Surabaya attacks: Parents who bring their children to die
- Published
The past days' deadly Islamist attacks in Indonesia have stood out because two families - parents and their very own children - were the attackers.
While children have been used as suicide bombers before around the world, it is rare that parents take their own children to die along with them.
In previous cases, children have been taken from their families, indoctrinated or drugged, then forced to attack.
The recent suicide blasts have been the deadliest militant attacks in Indonesia in more than a decade.
On Sunday, a mother targeted a church in Surabaya, alongside her two daughters, while the father and the two sons detonated bombs at two others.
The daughters were nine and 12 while the sons were aged 16 and 18.
"This pattern of attack is quite new - it's something we have not seen in Indonesia before," Alexander Raymond Arifianto, Indonesia specialist at Nanyang University, told the BBC.
On Monday, two parents attacked a police station in the same city, also taking their three children along, one of whom survived.
The world's most populous Muslim-majority country has seen a resurgence of Islamist militancy in recent months.
Why are parents taking their children along?
"Nobody suspects kids," Yohanes Sulaiman, a security analyst at the School of Government at Jenderal Achmad Yani University in Indonesia, told the BBC.
The advantage for militant groups is that children are harder to detect for security forces. They generally arouse less suspicion than adults.
"The modus operandi of security officers is basically to look for a man carrying something suspicious," agrees Mr Arifianto.
"But in the future, and maybe even the next days, police and security officers will also have to anticipate children being used in such attacks."
While initially Islamist suicide attacks had been carried out by men, groups like the Taliban or Islamic State (IS) then moved on to also use women because they appeared less suspicious.
Once women suicide bombers became more common, the next step was to use children because, again, they were a group less likely to cause suspicion.
In the case of Indonesia, however, neither women nor children had been used in suicide attacks before.
"It's exploiting the weakest point in our security systems," Mr Sulaiman explains.
"People don't expect that from children - and kids on their own or parents with kids are often not even properly checked by security."

*Try it*: Using the article on the Surabaya attacks, list every age it gives for the children who took part in the Sunday church bombings.

*Provided material*:
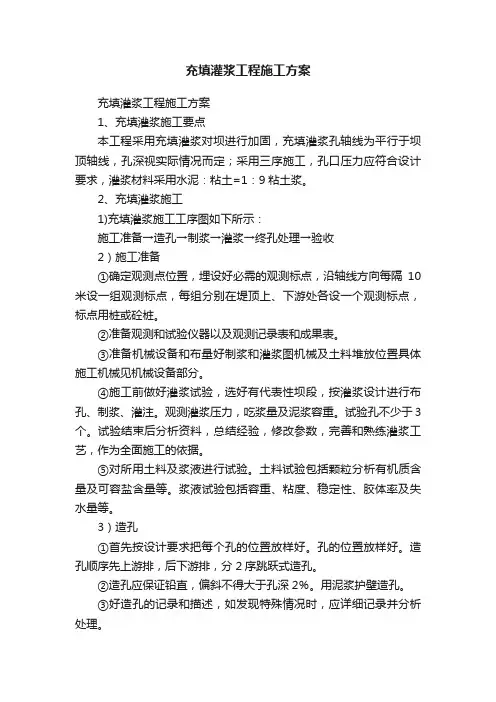 充填灌浆工程施工方案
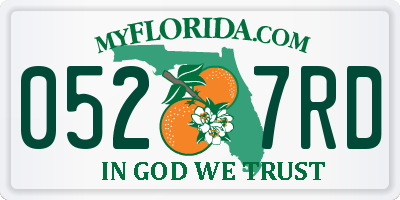 FL license plate 0527RD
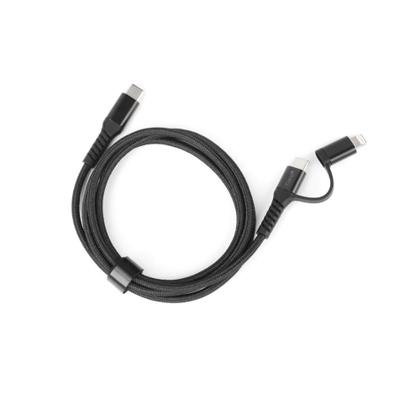 Imagem de Cabo iTrend USB-C para USB-C com Adaptador Lightning Preto iT-CBC2-1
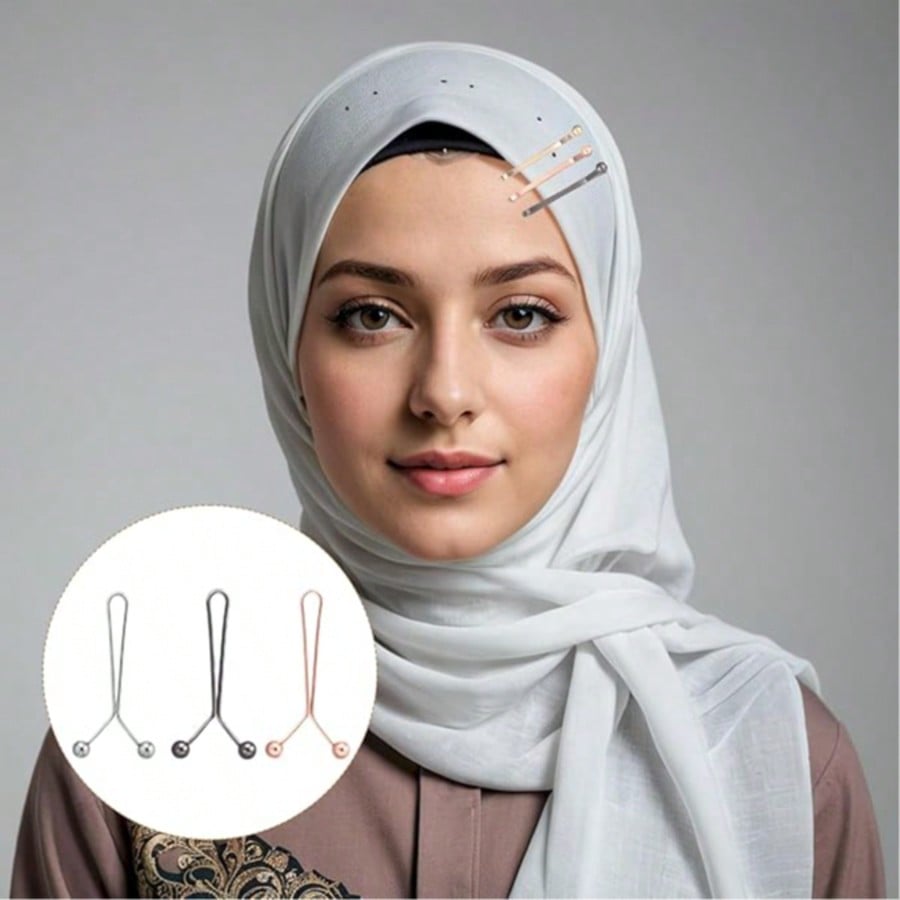 12 قطعة من مشابك الحجاب للنساء - مراجعة Embroidery Eyebrow وسعره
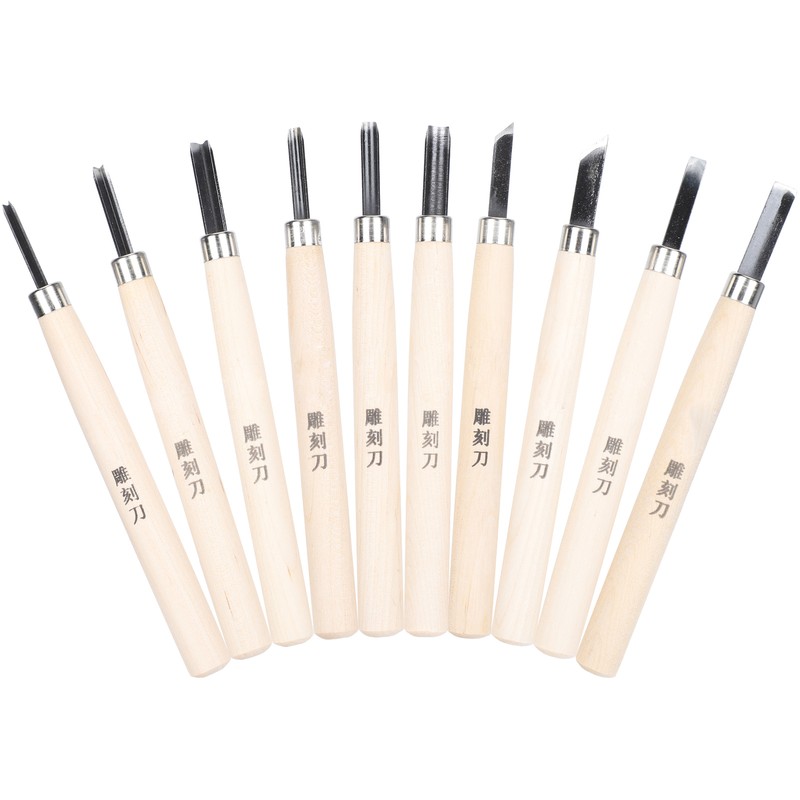 10Pcs Carving Knife Rubber Stamp DIY Stickers Engraving Pen Art
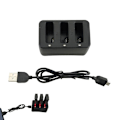 Miniatyrbild 4 av 5: 3 i 1 Multi Batteriladdare Hub Intelligent Snabbladdning För Dji Tello Drönare Db Black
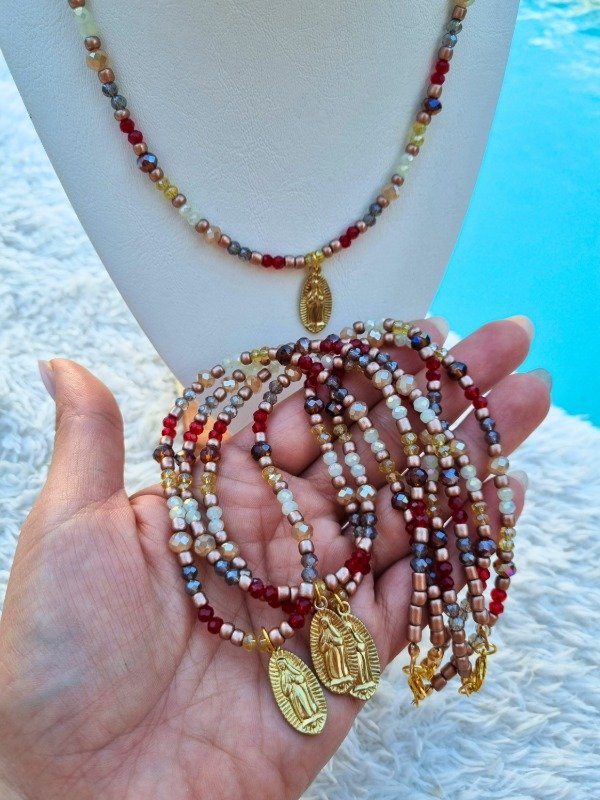 Producto - COLLAR MIX VIRGEN TONOS TIERRA Y ROJOS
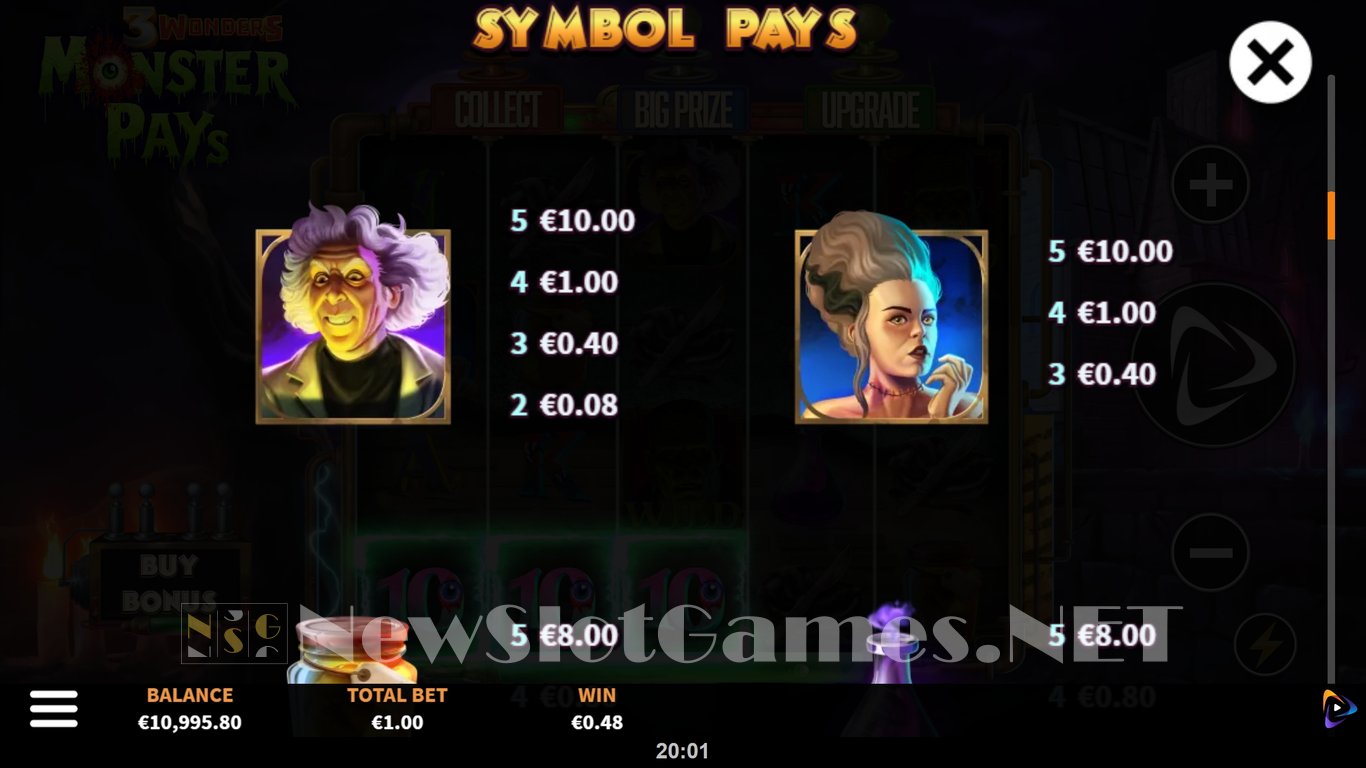 3 Wonders Monster Pays Slot Slot Image in Demo - pic. 7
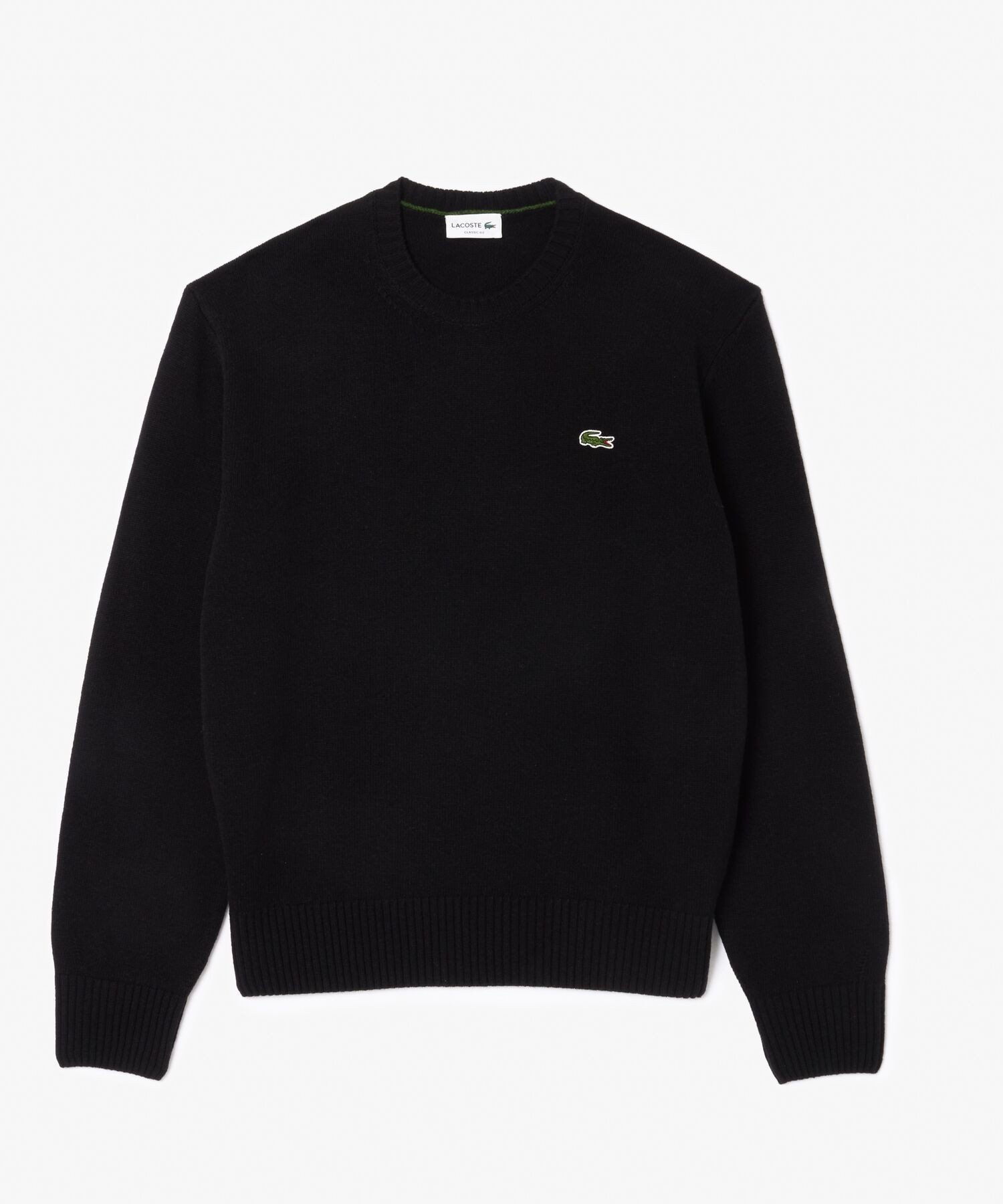 Вязаный шерстяной свитер LACOSTE, Black — фото 3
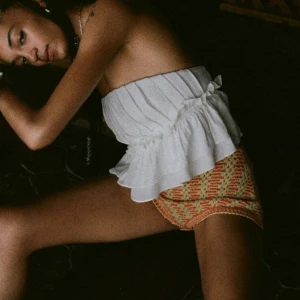 Bandeau topp från zara med öppen rygg - Bandeau topp från zara med öppen rygg. Aldrig använd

*Solution*:
- 9 (daughter)
- 12 (daughter)
- 16 (son)
- 18 (son)